Ok, here's another place. It's so hard to tell if a place is nice when random people's stuff is all over the place. Is this a reasonable kitchen? I do not know. BUT the doorway to the outside was taped across the bottom and super old-looking, making me think: drafty, icky, bad. I have a high tolerance for old and crappy apartments, but... life is short.

What's hilarious to me is that this was obviously a Muslim family, but what tipped me off wasn't the Arabic wall-hangings but the sectional sofas. What is it about putting seating all around every wall? The one time I went to an actual Egyptian's apartment, they had this going on too, and it worked because they had like 20 relatives over chilling out in the room. Behind the somewhat excessive seating, you may be able to see from my crappy pictures that there is a lot of windows going on here-- on THREE sides of the room. Awesome. I would lose the curtains.
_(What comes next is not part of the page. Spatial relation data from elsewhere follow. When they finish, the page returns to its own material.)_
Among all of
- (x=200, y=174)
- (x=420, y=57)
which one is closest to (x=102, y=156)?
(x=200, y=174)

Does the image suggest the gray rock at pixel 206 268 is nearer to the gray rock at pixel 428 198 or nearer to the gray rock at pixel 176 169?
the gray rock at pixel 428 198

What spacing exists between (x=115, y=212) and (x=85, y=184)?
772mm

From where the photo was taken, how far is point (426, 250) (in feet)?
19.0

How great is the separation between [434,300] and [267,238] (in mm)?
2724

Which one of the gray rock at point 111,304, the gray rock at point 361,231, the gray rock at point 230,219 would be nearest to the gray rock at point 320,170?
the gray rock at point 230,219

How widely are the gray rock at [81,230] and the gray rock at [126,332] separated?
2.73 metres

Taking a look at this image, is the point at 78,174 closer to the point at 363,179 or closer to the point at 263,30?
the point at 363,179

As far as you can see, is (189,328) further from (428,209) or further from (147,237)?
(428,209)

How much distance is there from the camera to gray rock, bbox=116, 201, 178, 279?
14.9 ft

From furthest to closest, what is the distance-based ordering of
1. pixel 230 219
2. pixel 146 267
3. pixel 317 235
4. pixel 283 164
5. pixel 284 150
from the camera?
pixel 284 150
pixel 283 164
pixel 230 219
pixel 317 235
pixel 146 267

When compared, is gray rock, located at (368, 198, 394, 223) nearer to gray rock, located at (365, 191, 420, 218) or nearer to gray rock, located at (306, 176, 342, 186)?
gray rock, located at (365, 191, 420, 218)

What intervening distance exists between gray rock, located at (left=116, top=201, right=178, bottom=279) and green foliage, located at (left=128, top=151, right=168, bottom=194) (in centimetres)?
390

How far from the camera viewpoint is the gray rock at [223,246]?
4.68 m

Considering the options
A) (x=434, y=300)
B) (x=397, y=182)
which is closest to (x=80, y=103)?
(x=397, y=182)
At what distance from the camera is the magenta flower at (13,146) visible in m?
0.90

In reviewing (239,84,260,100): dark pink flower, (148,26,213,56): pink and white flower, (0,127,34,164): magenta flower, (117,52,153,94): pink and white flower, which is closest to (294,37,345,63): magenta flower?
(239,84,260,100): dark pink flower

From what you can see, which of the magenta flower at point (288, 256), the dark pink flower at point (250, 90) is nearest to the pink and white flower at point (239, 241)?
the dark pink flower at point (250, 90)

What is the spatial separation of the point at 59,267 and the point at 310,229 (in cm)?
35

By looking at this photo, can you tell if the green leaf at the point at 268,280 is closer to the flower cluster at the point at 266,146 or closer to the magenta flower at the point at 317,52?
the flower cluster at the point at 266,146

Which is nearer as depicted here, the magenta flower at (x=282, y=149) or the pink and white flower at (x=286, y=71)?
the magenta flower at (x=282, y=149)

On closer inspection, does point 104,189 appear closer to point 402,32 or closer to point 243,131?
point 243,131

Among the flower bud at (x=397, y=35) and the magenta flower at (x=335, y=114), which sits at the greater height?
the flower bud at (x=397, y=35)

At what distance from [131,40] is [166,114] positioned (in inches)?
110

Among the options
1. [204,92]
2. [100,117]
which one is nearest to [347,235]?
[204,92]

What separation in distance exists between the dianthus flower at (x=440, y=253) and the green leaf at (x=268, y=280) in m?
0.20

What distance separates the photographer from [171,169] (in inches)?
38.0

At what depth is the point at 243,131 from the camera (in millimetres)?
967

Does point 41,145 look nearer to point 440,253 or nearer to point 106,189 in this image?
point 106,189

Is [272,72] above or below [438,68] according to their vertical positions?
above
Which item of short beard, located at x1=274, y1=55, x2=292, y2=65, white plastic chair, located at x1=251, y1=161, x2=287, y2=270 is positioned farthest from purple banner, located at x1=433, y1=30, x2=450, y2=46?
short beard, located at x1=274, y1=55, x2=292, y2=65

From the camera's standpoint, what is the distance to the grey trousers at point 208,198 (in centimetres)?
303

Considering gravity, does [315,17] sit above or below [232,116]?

Again, cute building. Also, it was on like the only hill in the city, which was kinda cool.

Sunday, June 5, 2011

Happiness

I'm not sure if this video upload will work. I like the flash of green light, though. I took this on a loooong bike ride back from work one windy day, earlier this spring. It was just so beautiful out, and one of those days you feel so full of life you can barely contain it.